Indeed, the relationship-building paid of for the Rwandan economy as well as for Union. Today, specialty coffee accounts for 60 per cent of Rwanda’s foreign exchange earnings – and the company is employing international development graduates to help them repeat the feat in Central America. But in spite of this, he seemed keen to downplay the role of the company in effecting sustainable change insisting that it is merely an inevitable positive side-effect of his focus on quality.
“I think it’s interesting that people see us as an ethical brand. That’s certainly what underpins us. But fundamentally, all of these issues that we cover in the supply chain, the ethics and sustainability, all feed back to the quality of the coffee that we’re able to source,” he said.

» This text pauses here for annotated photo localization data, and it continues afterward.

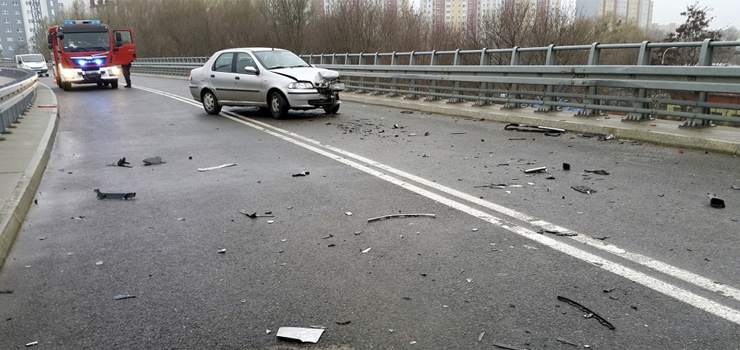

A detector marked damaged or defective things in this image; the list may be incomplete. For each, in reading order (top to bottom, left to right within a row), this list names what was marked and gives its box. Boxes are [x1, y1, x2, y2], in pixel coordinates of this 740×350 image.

damaged silver sedan [188, 47, 344, 118]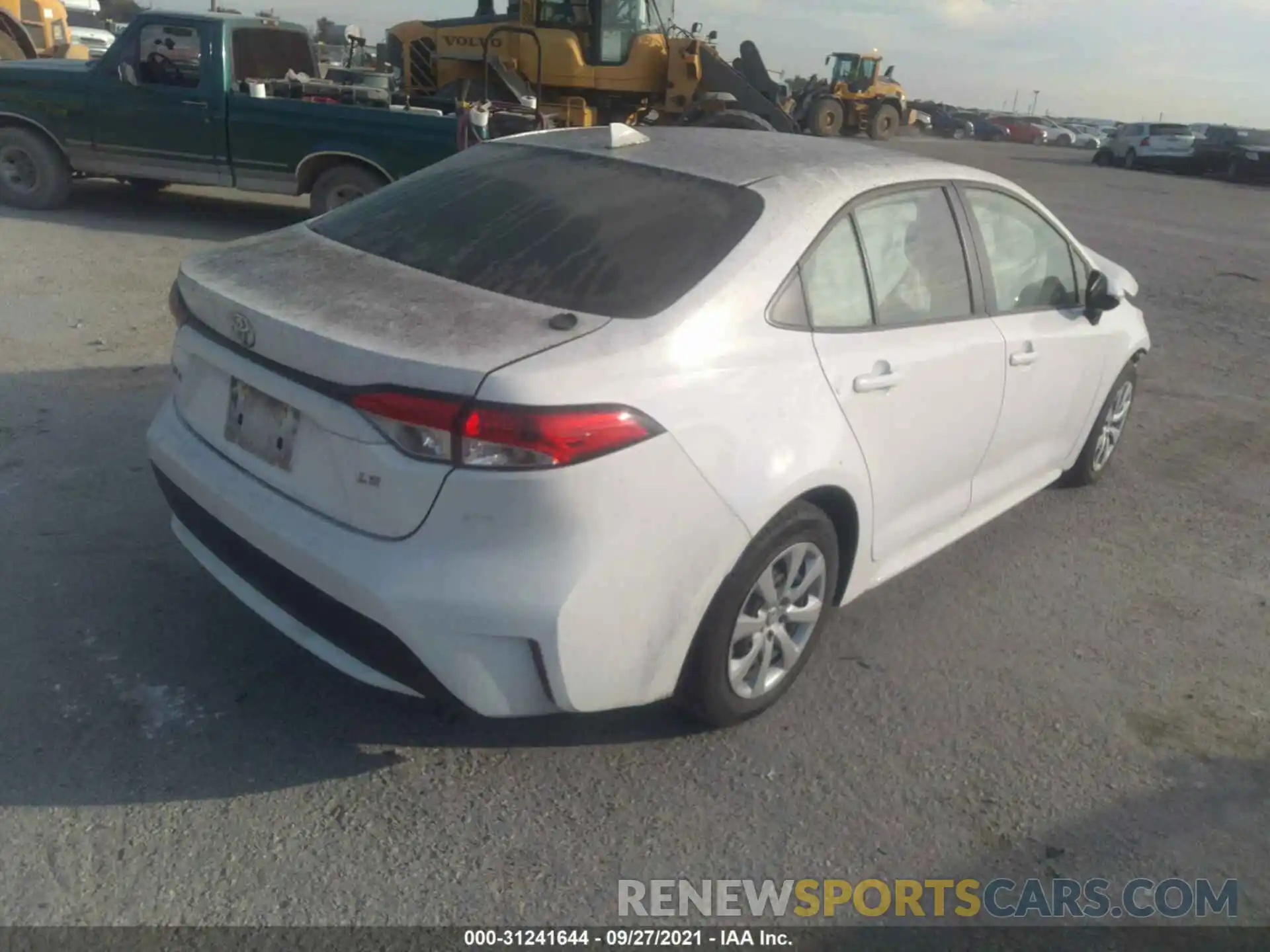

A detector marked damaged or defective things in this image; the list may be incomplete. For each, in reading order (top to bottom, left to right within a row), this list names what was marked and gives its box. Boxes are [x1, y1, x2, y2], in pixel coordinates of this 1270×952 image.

missing license plate [224, 378, 300, 471]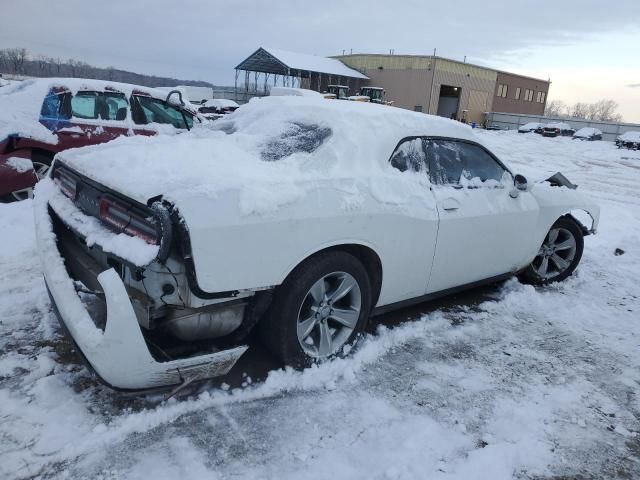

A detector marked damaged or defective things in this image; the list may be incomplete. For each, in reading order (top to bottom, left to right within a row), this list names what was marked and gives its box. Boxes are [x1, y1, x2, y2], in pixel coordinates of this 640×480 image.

crashed car [0, 77, 199, 201]
broken bumper [32, 178, 249, 392]
rear bumper damage [33, 178, 248, 392]
crashed car [196, 97, 239, 120]
crashed car [36, 95, 600, 392]
crashed car [616, 130, 640, 149]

At the same time, it is clear that the ethical business communication is an issue close to the Union founder’s heart. “In this country I think we are really good at spotting trends, marketing and packaging them, but not always so good at delivering on the substance,” explained Torz. “Yet I genuinely believe that if you over promise and under deliver, people find you out in time, and it destroys that unique point that got you off the ground or got you started in the first place.”
In this respect, Union is among the growing ranks of firms with a mission that goes beyond just providing a sustainable product, representing a more holistic approach to good business. B Lab – an organisation leading the movement by accrediting shining examples of these businesses – defines such companies as those which “meet rigorous standards of social and environmental performance, accountability, and transparency”.
For Torz, this business philosophy was inspired by an “epiphany” moment when Torz was introduced to Ben & Jerry’s while living in the US in the 1990s. “They were making the best ice cream out there, so we made it a mission to go and meet Ben Cohen and Jerry Greenfield. They showed us their factory in Vermont, and really inspired us. They were the first people to say to us: business has a responsibility.”
It is this mentality that Union’s co-founder is now keen to pass on to the next generation of game-changing scale ups. “Many people start businesses out of a passion, out of a desire to do something well, but over the years those things get eroded for the profit margin,” he said. “It’s vital to make sure that as your business grows, it grows into something you can be proud of.”